Japan's leading airlines, ANA Holdings and Japan Airlines (JAL), have reported that the ongoing conflict in the Middle East is driving fuel costs higher. However, executives from both companies confirmed there are no immediate signs of supply disruptions.
The situation highlights the airline industry's vulnerability to geopolitical tensions, which directly impact operational expenditures.
ANA estimates the conflict will increase its costs by approximately 140 billion yen, or $872 million, for the year. The airline expects to mitigate this impact to around 60 billion yen through extensive fuel hedging, fare adjustments, and cost reductions. Roughly 90% of ANA's domestic fuel needs are already hedged.

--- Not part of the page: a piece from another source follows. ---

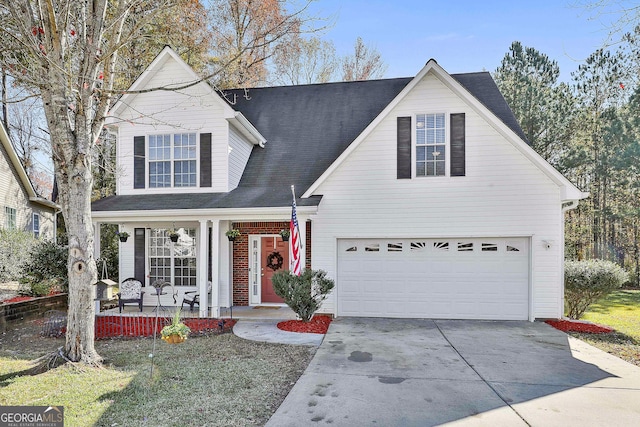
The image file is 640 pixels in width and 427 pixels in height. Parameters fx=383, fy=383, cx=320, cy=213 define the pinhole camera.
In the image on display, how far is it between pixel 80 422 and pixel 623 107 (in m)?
25.2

JAL also anticipates rising costs but notes that strong revenue from robust passenger demand and fuel surcharges will help offset the financial pressure.
Despite the cost concerns, both carriers maintain operational stability. ANA's CEO, Koji Shibata, projects that the impact from Middle East tensions will gradually fade starting from the July-September quarter. Similarly, JAL's CFO Yuji Saito confirmed that the airline has secured jet fuel for its operations and faces no current supply issues.
While elevated fuel prices present a challenge, Japan's major airlines appear well-positioned to manage the situation through strategic hedging and strong passenger demand. The outlook is for conditions to normalize later in the financial year, though geopolitical volatility remains a key factor for the market to watch.
Q: Are ANA or JAL planning to cancel flights?
A: No, both airlines have stated there are no current plans for flight cuts or cancellations due to fuel shortages.
Q: How are the airlines managing the increased costs?
A: They are utilizing fuel hedging, cost-cutting measures, and fare adjustments, supported by strong passenger and cargo demand.